Friday February 9: Five things the markets are talking about

**Stateside, the House of Representatives has approved the bill to fund the U.S government and has raised spending limits over two-years, it is now sending the measure to President Trump.**

Investors should expect market turbulence to continue this year as pullbacks and volatility become more common in the wake of rising central bank interest rates and sovereign bond yields.

The growing consensus is that increasing market volatility should not be capable of derailing the underlying economic expansion or fundamentally dent risk assets, it does however make many things less predictable.

Ahead of the U.S open, European stocks have pared their decline and U.S stock futures have gained despite an Asian session seeing red, with China’s bourses tumbling the most in 24-months.

Elsewhere, Treasury yields have backed up to trade atop of their four-year highs as the ‘buck’ edged lower. Crude oil is heading towards its worst week in 12-months on concerns of over growing U.S supply and gold prices have temporarily stopped the bleeding.

On Tap: Canadian employment numbers are out at 08:30 am EDT. Is the market about to see a deep revision to the last two-months of massive job gain headlines?

1. Stocks Sea of red

In Japan, the Nikkei share average tumbled again overnight, mirroring Wall Street’s losses, with oil-related equities leading the broad declines as crude prices slumped. The Nikkei finished down -2.3%, bringing its weekly loss to -8.1%. The broader Topix was -1.9%, down -7.1% for the week.

Down-under, Aussie shares slumped to a near four-month low overnight hammered by renewed selling on worries of higher inflation and interest rates. The S&P/ASX 200 index fell -0.9%. The benchmark has declined -4.6% on the week, its biggest loss in over 24-months. In S. Korea, the Kospi index fell -1.8%.

In Hong Kong, stocks crumble and cap the biggest weekly fall since the global financial crisis. At close of trade, the Hang Seng index was down -3.1%, the Hang Seng China Enterprises index fell -3.87%. For the week, the Hang Seng tumbled -9.5%, the biggest weekly loss since October 2008, while the HSCE posted a weekly loss of -12.01%.

In China, stocks were crushed and suffered their worst day in almost two-years, with blue-chip led carnage dragging the markets into correction territory.

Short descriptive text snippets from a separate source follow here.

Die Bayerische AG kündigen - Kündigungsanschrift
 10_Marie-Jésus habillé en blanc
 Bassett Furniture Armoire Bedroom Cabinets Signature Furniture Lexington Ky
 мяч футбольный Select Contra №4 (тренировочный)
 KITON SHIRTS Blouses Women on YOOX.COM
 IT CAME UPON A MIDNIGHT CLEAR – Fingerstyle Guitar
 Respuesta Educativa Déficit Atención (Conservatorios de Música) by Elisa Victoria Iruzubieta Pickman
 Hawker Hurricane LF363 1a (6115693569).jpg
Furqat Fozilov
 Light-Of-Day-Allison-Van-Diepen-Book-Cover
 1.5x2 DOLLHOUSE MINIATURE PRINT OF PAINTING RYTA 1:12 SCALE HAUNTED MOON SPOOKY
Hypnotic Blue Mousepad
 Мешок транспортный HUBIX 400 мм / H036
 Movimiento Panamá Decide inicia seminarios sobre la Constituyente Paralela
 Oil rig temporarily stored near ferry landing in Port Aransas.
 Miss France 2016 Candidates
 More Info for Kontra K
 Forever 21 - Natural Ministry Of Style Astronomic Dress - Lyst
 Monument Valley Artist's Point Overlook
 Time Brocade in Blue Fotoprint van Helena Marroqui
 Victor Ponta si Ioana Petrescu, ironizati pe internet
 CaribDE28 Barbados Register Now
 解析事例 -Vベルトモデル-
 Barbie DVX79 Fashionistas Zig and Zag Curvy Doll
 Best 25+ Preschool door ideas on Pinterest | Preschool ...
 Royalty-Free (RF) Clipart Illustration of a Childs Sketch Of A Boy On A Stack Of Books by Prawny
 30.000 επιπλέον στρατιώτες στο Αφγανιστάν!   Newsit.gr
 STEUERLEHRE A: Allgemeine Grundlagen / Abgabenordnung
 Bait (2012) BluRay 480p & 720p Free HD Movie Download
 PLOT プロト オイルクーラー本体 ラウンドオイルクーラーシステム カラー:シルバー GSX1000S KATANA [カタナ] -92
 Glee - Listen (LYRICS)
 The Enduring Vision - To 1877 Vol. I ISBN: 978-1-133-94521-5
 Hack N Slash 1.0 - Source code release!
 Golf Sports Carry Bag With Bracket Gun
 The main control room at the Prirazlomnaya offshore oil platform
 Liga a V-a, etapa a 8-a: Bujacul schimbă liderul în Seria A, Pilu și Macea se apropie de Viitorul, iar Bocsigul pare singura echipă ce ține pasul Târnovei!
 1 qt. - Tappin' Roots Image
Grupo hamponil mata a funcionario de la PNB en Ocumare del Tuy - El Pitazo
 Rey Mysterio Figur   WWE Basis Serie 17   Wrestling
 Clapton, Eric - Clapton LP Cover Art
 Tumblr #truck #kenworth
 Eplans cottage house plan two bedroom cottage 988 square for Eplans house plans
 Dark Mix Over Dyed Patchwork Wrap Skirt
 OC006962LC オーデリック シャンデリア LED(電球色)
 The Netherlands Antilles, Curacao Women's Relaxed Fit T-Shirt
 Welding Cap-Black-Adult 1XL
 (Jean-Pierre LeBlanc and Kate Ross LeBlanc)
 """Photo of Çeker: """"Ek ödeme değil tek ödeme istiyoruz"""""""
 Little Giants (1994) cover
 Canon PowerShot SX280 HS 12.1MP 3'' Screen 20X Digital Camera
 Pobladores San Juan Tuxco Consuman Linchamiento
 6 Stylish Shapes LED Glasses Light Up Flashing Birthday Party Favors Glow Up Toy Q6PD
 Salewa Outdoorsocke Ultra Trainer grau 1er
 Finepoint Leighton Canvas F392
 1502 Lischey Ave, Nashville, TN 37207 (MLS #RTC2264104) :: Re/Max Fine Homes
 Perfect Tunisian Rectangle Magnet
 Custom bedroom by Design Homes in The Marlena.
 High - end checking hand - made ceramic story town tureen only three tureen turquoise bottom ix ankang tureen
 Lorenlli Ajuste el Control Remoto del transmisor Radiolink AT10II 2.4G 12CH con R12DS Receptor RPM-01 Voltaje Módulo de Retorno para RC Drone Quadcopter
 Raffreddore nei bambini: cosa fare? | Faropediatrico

The benchmark Shanghai Composite Index tumbled -4.0% and the blue-chip CSI300 ended the day down -4.3%.

In Europe, regional indices trade mostly lower, but are off their session lows after a rebound in U.S futures ahead of the open stateside. Increased outlook for higher rates from the Bank of England (BoE) is weighing on the FTSE.

Indices: Stoxx600 -0.5% at 372.1, FTSE -0.4% at 7144, DAX -0.3% at 12221, CAC-40 -0.4% at 5129, IBEX-35 -0.7% at 9689, FTSE MIB -0.3% at 22407, SMI +0.1% at 8768, S&P 500 Futures +0.7%

2. Oil slides towards steep weekly loss as supply fears mount, gold higher

Oil prices are on track for their biggest weekly loss in 10-months after hitting new lows overnight after data this week showed U.S crude output had reached record highs and the North Sea’s largest crude pipeline reopened following an outage.

Brent futures are down -30c at +$64.51 a barrel. Yesterday, Brent fell -1.1% to its lowest close since Dec. 20. U.S West Texas Intermediate (WTI) crude is down -42c at +$60.73 a barrel, having settled down -1% Thursday, its lowest close since Jan. 2.

Note: Brent futures have lost around -9% from their four-year January high print of +$71. Futures positions suggest that investors are sitting on the largest ‘bullish position in history.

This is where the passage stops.